• [Alıntı]:
-----

Kurtuluş Savaşı'ndan bahsetmişsiniz. Konu ile uzaktan yakından alakalı olmadığını düşünüyorum. Kurtuluş Savaşı topyekün bir savaştı. Ülke işgal altındaydı. Orada bir ordu değil, kadınıyla, erkeğiyle, çocuğuyla ve yaşlısıyla bütün halk vardı. Bugün bir savaş durumu cereyan etse o sorumluluktan kaçacak insan tahayyül edemiyorum.
Son olarak İletişim Daire Başkanı Sayın Metin Gürak'a açıklamasından dolayı teşekkür etmişsiniz. Neden? O açıklama Sayın Metin Gürak'ın şahsi fikrini içeren bir açıklama değil ki.
Meselenin kişiselleştirilmeden, hukuki tarafları, olabilirliği ya da olanaksızlığı, getirecekleri ve götürecekleri doğrultusunda ele alınmasını diliyor, saygılarımı sunuyorum.

-----

• [Uzamsal akıl yürütme sorularına ait satırlar]:
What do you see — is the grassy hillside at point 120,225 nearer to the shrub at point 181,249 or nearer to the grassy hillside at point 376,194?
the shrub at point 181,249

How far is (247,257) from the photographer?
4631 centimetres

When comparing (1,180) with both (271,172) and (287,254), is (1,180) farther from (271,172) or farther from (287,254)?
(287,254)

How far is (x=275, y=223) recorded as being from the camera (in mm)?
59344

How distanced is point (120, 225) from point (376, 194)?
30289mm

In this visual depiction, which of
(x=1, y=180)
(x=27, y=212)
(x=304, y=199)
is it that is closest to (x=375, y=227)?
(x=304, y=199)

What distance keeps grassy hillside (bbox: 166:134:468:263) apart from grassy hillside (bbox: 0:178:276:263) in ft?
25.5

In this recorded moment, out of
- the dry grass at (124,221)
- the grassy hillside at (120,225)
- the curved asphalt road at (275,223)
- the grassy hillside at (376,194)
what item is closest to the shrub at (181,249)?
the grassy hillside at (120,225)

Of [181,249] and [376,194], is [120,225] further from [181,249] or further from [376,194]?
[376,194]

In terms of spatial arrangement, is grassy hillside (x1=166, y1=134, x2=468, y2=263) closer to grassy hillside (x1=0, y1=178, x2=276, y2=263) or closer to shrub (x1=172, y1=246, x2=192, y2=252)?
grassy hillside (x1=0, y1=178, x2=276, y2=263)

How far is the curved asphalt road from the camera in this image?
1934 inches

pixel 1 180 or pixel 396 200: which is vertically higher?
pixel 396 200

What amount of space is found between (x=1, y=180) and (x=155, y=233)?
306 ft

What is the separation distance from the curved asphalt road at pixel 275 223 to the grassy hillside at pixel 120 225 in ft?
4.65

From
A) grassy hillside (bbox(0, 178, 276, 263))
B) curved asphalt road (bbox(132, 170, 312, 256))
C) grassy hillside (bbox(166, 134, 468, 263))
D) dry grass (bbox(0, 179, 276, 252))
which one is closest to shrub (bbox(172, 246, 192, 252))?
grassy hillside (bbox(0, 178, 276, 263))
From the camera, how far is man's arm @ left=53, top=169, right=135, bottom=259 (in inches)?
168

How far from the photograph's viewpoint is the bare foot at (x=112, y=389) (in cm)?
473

-----

Alıntıyı son cümlesinin ardından kaldığı yerden devam ettirin. Satırlar, alıntıdan bağımsız ayrı bir malzemedir.

Ben kendini erkek sananlar diye hiç bir söylem de bulunmadım.Daha önce de askerlik ve polislik kurumunun güvenlik açısından gerekli olduğunu açıkçana savaş'a fazlasıyla karşı olmama rağmen belirttim.Benim vurgulamak istediğim nokta; Ayrımcılığn olmaması...
Herkes eşit koşullarda olmalı.3-5 kuruş param var diye oğlumu bedelli askerlik yaptırma lüksüne sahip olmamalıyım.Bedelli askerlik yapma lüksüne sahip olmayan yüzbinlerce askerin ne kadar infial duyduğunu biliyor musunuz?
Maalesef ben ne askerlik (https://www.hukuki.net/forum/showthread.php?t=51347) ne de bakaya (https://www.hukuki.net/forum/showthread.php?t=48422) ile ilgili sorularima cevap alabildim. :rolleyes:
Sayın Future merhaba. Profilinizden okuduğum kadarı ile bir avukatsınız. Şimdi ben size, hiçbirimize yakışmayan bu kişiselleştirilmiş kısır tartışmaların dışında, ayrımcılık olmasın talebiniz doğrultusunda birkaç şey sormak istiyorum. Kaale alıp cevaplarsanız çok memnun olurum.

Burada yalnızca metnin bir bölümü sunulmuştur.